As I was putting on my shoes, I heard the study door open and held my breath. But luckily, he didn’t object to me going. Just demanded to know when dinner would be ready, then retreated into his study and slammed the door. I found myself remembering what it was like between us when we were first married three years ago. If only it could be like that still.
But I know we can never reclaim that all-too-brief happiness. I’ve spent the past two years walking on eggshells, doing everything I can to make Peter happy, but it doesn’t seem to matter what I do, it’s never enough. Being childless doesn’t help, of course. We never talk about it, but it can’t have been easy for Peter to find out that the problem lay solely with him; that it was highly unlikely he would ever be able to father a child. The news must have been devastating, his pride crushed. It was hard enough for me to accept the fact that I’d never have the child I so longed for. The consequences for our already shaky marriage didn’t bear thinking about …
Stunned, I put down the notebook.
Why didn’t I know about all this? It’s as if I’m reading a diary written by a complete stranger. Not the person closest to me for most of my life.
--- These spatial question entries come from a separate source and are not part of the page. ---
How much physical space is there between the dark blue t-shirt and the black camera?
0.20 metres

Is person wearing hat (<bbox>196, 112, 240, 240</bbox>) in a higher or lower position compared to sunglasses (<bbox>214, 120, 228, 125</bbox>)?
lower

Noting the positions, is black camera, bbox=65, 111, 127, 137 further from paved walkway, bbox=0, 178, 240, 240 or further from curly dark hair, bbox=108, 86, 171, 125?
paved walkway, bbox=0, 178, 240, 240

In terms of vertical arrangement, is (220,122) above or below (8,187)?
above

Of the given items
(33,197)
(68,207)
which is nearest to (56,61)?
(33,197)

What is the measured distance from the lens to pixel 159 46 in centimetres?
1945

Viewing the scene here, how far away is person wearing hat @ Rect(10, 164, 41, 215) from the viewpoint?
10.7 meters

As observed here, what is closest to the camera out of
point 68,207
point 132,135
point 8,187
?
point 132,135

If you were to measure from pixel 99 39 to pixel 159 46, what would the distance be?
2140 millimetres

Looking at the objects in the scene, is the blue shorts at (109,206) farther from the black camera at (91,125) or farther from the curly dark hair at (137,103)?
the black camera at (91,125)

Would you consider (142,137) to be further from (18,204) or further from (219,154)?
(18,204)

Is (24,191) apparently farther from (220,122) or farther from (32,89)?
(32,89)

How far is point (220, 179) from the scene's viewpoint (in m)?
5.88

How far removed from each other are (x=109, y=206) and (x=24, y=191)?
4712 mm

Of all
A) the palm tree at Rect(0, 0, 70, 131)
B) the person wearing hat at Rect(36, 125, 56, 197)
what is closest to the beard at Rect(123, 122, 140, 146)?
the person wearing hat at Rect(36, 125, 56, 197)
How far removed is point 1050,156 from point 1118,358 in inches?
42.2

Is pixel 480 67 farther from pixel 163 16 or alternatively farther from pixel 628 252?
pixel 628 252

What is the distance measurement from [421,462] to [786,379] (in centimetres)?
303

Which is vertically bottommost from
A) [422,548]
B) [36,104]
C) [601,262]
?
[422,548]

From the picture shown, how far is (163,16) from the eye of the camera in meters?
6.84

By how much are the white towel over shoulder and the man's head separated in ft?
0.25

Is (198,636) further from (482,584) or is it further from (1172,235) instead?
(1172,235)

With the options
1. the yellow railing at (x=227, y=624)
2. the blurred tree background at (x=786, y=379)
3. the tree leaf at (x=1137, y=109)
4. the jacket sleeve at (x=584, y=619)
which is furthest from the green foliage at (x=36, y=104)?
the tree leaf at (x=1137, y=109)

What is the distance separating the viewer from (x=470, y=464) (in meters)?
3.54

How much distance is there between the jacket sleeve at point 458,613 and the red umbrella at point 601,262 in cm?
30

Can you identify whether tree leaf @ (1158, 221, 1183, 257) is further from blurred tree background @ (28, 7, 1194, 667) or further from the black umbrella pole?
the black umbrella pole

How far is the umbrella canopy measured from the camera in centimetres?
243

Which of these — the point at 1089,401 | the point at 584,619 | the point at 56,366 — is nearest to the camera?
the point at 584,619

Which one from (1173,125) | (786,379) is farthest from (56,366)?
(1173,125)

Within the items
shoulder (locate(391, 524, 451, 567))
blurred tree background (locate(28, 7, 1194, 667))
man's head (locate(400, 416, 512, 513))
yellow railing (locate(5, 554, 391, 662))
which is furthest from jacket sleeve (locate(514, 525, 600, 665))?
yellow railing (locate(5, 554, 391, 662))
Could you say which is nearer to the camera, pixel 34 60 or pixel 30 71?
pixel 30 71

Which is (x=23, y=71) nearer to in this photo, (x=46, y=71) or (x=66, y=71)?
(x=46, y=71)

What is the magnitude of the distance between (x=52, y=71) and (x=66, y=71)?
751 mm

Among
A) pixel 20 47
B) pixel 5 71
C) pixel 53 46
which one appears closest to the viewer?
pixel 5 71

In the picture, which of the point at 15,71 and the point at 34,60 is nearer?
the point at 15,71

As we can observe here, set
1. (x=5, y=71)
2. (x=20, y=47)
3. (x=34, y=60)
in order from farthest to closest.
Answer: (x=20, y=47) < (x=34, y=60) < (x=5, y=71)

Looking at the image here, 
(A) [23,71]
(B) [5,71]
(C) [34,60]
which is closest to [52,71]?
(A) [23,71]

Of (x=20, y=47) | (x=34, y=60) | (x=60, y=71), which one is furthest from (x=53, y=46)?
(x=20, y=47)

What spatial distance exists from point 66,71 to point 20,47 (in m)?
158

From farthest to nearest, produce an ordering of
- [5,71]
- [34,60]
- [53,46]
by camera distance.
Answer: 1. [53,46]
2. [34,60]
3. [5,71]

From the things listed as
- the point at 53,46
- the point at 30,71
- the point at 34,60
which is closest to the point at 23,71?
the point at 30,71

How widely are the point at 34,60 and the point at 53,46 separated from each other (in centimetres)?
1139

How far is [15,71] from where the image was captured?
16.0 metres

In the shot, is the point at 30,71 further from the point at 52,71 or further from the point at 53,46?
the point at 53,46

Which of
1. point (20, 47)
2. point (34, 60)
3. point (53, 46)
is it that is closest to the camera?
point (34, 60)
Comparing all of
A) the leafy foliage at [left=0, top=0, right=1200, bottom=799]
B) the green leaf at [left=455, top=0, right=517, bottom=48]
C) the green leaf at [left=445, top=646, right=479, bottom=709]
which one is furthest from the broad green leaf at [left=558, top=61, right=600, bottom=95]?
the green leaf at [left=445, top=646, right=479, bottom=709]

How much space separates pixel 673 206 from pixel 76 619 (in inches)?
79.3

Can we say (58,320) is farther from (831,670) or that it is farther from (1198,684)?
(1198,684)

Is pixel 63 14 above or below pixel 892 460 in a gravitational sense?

Granddad’s moods scared Ivy? But she always spoke warmly of him; never in any great detail, but the impression I’d got was of a happy marriage. She never told me they had trouble conceiving …
It must have seemed like a precious gift when my mum was finally born in September 1967. My granddad had been warned he was never likely to be a father and yet the miracle had happened! Had it made a difference to their marriage? Made things better between them perhaps?